Many years have passed since the pathology report was all about a single-sentence diagnosis based on morphology. The pathology report is an invaluable source of data that needs to evolve from a narrative reporting to a synoptic reporting system by standardizing data elements to ensure consistency and structured formats that improve completeness, interoperability, and scalability across different health care systems. The convergence of technology, structured data, and artificial intelligence propels the field of pathology toward a future where the synthesis of information benefits not only health care professionals and patients but also serves as a wellspring of knowledge for machines, paving the way for unprecedented strides in data mining and health care innovation.

Key words: digital pathology, digital transformation, pathology report, computational pathology, synoptic reporting

Highlights

  • Pathology reports condense increasingly multiple source information.

  • The amount of information may turn a pathology report into a confusing document.

  • Technology is supporting the organization of data into synoptic reports.

  • Artificial intelligence contributes to organizing data for the benefit of patient care.


Many years have passed since the pathology report was all about a single-sentence diagnosis based on morphology.
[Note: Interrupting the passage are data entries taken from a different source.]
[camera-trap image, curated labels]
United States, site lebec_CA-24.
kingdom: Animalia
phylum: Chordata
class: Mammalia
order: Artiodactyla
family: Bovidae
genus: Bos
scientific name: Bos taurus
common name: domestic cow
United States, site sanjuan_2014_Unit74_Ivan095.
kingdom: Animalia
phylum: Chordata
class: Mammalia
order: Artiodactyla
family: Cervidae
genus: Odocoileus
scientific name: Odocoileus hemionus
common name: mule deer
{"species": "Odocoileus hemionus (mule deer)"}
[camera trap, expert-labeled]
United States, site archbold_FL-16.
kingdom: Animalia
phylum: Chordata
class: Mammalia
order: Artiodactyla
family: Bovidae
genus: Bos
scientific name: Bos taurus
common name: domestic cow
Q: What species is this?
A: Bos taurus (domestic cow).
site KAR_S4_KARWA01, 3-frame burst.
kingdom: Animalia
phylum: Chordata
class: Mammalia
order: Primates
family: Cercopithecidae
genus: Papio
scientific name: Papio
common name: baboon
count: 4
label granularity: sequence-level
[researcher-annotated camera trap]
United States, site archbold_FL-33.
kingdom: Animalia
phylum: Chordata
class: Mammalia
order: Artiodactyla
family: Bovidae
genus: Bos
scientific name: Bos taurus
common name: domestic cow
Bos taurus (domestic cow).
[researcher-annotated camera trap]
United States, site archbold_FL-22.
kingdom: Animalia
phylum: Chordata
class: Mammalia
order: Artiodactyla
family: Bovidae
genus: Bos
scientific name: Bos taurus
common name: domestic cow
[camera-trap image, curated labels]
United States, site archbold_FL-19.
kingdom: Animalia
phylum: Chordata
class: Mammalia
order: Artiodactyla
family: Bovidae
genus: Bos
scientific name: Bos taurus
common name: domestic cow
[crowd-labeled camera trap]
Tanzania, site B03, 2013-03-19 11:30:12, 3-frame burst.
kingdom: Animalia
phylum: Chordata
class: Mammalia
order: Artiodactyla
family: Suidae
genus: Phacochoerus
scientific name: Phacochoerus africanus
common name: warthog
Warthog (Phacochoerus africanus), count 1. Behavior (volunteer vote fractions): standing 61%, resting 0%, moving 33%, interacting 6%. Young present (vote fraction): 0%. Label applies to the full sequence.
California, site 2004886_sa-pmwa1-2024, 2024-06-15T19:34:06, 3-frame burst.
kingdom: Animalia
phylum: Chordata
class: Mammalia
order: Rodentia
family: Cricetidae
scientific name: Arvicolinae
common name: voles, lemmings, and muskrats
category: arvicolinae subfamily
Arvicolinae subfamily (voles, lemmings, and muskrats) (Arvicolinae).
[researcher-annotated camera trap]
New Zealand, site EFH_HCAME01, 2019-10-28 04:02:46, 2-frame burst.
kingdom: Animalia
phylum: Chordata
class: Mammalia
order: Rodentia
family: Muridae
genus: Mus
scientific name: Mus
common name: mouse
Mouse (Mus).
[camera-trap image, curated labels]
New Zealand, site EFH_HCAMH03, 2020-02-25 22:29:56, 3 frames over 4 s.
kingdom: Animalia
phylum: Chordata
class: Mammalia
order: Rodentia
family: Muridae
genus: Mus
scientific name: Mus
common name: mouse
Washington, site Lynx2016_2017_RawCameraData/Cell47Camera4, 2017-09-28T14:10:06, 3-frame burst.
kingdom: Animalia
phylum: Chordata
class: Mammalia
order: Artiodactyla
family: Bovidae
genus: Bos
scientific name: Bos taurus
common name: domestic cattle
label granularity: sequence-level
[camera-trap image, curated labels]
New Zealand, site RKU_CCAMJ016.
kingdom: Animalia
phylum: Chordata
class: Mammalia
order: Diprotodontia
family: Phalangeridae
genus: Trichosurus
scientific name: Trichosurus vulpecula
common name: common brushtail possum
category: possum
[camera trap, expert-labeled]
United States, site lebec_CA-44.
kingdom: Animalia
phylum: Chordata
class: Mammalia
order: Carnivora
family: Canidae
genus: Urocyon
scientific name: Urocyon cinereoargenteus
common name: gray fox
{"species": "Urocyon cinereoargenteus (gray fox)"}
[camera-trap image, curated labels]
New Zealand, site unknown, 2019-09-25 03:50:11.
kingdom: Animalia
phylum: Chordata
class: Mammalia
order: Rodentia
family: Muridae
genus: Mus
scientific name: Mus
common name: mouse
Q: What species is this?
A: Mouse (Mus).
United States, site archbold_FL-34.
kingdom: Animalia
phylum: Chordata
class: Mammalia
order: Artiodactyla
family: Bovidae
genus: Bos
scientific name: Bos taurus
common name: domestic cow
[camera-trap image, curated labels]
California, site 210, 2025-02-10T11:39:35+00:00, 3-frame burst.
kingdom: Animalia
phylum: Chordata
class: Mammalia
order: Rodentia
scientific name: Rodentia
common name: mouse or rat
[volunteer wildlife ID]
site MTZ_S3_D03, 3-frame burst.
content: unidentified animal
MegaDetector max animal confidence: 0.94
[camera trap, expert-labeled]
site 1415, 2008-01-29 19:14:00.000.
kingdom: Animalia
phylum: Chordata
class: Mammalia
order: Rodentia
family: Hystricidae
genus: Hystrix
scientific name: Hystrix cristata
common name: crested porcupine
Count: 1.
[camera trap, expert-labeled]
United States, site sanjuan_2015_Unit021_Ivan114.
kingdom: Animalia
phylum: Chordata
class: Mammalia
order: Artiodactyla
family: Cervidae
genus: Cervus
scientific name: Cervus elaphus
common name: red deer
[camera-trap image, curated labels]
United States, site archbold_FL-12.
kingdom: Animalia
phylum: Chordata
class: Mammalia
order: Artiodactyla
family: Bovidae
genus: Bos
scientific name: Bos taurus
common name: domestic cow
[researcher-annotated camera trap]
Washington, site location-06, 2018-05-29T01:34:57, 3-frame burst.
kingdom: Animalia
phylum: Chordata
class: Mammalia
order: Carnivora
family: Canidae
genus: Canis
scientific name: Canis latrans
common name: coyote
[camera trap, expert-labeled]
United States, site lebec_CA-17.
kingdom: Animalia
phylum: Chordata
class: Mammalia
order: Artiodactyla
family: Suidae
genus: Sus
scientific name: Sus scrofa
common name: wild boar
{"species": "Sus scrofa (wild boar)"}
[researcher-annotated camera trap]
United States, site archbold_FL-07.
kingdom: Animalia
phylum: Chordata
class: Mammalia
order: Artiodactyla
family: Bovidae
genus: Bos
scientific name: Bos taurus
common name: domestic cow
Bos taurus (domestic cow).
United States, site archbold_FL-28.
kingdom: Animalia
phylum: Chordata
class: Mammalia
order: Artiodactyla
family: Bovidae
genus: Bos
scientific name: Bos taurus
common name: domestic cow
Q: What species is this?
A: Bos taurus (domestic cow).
The growing body of knowledge on each disease turned the pattern recognition activity without an integrated clinical and immunohistochemical/molecular context into an infertile diagnosis exercise, far from the precision medicine aimed at nowadays. The complex armamentarium for disease characterization that is now available to the modern pathologist also provides powerful inputs on evaluating prognosis and predictive markers that computational tools may even augment. The results emanating from all these sources must be organized, integrated, and rapidly managed in a readable, reproducible, and meaningful report. The challenge of reporting under these conditions requires training, knowledge of pitfalls and analytic issues, as well as a relative resistance to stressing elements.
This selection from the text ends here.